"Quantitative Assessment of Lumbar Paraspinal Muscle Endurance" by Brian E. Udermann, John M. Mayer et al.
 

Quantitative Assessment of Lumbar Paraspinal Muscle Endurance

Document Type

Article

Publication Date

Summer 2003

Publication Title

Journal of Athletic Training

Keywords

reliability, variability, lumbar muscular endurance

Abstract

Objective:

To evaluate the reliability and variability of repeated measurements of dynamic and static lumbar muscle endurance.

Design and Setting:

Participants performed an isometric lumbar-extension strength test followed by 2 trials of 4 separate lumbar muscular-endurance tests (with a 24-hour rest period between tests). Data were collected at a university musculoskeletal research laboratory.

Subjects:

Eight healthy, physically active volunteers (5 men, 3 women; age = 25.9 ± 4.3 years; height = 169.0 ± 4.6 cm; mass = 73.9 ± 33.1 kg) participated in this investigation.

Measurements:

We initially tested each participant's isometric lumbar-extension peak torque on a lumbar-extension dynamometer.

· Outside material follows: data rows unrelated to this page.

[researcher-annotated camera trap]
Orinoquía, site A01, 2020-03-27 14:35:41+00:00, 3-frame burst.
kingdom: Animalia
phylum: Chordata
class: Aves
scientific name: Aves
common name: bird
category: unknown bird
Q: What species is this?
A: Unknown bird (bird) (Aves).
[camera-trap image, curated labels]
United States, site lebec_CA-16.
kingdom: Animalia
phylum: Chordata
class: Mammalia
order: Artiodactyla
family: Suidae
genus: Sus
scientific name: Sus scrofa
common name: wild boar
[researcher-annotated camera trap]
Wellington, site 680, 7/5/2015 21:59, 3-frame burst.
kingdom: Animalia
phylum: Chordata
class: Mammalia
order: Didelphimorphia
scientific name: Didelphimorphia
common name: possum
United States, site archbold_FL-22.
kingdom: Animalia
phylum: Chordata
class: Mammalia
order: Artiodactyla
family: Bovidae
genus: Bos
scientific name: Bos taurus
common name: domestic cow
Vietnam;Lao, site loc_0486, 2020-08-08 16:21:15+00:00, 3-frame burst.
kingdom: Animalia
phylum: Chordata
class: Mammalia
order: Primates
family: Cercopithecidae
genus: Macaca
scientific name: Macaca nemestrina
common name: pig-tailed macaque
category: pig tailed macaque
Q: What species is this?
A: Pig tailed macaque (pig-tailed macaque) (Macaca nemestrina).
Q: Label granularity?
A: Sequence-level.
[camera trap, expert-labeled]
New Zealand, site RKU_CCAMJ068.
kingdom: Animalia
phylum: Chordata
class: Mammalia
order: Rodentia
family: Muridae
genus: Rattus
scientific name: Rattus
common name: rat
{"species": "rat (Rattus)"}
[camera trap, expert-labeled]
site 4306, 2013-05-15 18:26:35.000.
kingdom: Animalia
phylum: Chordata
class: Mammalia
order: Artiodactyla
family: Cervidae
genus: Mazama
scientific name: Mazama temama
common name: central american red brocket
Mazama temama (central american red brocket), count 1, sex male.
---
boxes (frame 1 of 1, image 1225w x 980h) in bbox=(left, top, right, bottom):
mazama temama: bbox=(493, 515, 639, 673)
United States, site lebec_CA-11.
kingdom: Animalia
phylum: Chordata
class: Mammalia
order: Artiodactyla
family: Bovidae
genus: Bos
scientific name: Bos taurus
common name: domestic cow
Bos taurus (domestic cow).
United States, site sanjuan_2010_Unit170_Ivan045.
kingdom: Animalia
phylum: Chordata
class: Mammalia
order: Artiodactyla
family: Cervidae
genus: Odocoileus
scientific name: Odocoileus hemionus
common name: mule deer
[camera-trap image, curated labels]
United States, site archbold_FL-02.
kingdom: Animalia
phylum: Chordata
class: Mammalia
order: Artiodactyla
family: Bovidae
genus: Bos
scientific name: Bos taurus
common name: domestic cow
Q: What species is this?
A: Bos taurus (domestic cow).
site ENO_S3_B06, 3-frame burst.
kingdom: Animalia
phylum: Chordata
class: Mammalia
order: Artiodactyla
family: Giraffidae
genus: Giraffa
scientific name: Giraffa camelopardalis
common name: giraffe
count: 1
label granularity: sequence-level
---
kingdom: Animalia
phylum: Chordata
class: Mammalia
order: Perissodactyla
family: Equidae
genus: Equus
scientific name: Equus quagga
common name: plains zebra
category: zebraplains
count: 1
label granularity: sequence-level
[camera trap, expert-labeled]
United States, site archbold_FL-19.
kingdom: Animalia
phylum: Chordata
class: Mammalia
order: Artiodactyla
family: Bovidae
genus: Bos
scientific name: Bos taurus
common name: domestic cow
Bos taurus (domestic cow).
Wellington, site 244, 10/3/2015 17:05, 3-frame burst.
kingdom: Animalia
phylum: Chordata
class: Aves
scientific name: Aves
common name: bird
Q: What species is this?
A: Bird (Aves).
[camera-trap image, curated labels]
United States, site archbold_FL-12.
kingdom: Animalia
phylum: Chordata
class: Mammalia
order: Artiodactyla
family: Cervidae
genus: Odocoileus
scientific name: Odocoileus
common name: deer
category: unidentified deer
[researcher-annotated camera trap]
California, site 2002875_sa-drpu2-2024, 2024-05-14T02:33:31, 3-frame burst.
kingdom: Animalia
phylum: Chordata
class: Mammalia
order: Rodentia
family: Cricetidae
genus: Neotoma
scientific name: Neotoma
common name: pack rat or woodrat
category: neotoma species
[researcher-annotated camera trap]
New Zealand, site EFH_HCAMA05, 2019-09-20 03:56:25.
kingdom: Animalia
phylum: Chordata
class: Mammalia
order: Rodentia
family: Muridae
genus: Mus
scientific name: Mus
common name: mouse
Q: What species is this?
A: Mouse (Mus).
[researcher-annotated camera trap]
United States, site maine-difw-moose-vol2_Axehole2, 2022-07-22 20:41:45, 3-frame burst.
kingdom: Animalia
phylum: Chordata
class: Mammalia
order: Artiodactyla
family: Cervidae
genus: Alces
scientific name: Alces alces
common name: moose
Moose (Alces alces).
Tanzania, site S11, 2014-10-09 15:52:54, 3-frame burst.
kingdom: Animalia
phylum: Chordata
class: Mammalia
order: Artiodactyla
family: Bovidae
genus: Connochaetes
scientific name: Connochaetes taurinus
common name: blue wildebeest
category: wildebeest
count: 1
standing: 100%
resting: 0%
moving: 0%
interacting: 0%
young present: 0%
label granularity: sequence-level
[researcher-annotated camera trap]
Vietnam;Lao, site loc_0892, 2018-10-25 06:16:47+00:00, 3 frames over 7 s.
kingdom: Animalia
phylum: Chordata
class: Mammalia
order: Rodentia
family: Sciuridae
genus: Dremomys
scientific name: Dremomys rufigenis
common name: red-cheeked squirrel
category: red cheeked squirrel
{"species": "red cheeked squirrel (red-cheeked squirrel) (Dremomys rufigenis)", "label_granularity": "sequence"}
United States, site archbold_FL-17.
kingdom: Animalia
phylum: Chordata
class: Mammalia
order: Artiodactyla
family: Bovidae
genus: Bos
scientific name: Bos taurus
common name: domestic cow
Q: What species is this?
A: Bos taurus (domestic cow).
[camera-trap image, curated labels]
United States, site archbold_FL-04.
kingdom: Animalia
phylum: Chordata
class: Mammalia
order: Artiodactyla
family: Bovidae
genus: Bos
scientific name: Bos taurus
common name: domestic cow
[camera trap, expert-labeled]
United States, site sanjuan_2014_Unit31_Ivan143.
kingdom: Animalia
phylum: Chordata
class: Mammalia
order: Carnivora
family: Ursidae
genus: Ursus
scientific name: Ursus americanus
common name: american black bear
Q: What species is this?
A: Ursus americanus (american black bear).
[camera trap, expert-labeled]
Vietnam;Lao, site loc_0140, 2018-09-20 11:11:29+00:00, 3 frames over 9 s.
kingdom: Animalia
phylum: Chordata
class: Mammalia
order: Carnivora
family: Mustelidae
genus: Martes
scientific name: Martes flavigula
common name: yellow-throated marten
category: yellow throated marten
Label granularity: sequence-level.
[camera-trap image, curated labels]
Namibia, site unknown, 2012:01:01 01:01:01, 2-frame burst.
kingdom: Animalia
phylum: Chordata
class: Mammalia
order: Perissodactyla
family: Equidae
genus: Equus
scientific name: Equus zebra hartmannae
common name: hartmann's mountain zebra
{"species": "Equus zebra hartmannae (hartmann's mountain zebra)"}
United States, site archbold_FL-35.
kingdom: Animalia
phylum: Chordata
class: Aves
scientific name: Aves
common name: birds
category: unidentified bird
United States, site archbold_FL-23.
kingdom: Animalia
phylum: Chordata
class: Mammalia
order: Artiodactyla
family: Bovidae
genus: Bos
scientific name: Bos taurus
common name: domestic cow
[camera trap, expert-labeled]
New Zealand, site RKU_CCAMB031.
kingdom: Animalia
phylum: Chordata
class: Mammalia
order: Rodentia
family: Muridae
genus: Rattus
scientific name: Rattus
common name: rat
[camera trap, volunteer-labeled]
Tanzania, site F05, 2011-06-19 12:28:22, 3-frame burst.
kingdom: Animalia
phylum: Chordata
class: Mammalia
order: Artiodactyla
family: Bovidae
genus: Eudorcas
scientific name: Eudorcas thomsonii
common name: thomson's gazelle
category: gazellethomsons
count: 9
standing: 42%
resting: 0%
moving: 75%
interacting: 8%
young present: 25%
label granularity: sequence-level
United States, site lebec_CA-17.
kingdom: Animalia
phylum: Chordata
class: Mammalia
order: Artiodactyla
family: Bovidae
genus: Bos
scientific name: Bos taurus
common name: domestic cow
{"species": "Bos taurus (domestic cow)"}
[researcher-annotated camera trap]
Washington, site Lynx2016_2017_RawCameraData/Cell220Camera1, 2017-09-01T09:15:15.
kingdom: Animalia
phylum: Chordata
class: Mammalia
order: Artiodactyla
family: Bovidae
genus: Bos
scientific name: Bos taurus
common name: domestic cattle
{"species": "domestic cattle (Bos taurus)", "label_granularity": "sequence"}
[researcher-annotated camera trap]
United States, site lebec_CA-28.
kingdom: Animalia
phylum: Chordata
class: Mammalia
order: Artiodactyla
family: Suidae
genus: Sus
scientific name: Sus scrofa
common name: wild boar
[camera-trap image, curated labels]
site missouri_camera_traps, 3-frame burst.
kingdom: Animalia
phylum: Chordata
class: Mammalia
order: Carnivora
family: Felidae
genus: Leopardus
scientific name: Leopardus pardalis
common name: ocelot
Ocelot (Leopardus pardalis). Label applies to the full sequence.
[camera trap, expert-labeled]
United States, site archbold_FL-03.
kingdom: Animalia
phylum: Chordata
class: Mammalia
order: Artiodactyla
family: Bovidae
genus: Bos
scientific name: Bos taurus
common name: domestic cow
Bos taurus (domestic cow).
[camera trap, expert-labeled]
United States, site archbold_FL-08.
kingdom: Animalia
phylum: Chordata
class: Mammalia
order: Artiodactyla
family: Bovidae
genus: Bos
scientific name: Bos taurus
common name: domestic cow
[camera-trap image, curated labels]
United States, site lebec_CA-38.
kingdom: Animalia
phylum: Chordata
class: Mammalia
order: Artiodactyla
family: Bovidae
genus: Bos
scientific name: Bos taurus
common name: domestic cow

Static (holding time) and dynamic (repetitions) lumbar-endurance tests were subsequently performed on the lumbar-extension dynamometer and a horizontal roman chair.

Results:

Interclass reliability was high for all endurance tests completed (r = 0.91 to 0.96, P ≤ .05). Variability (expressed as total error) for the static-dynamometer and roman-chair tests was 18.3 and 11.6 seconds, respectively, with 2.8 and 1.6 repetitions for the dynamic-dynamometer and roman-chair tests, respectively.

Conclusions:

Lumbar muscle endurance can be reliably assessed by both static and dynamic protocols on high- and low-technology devices.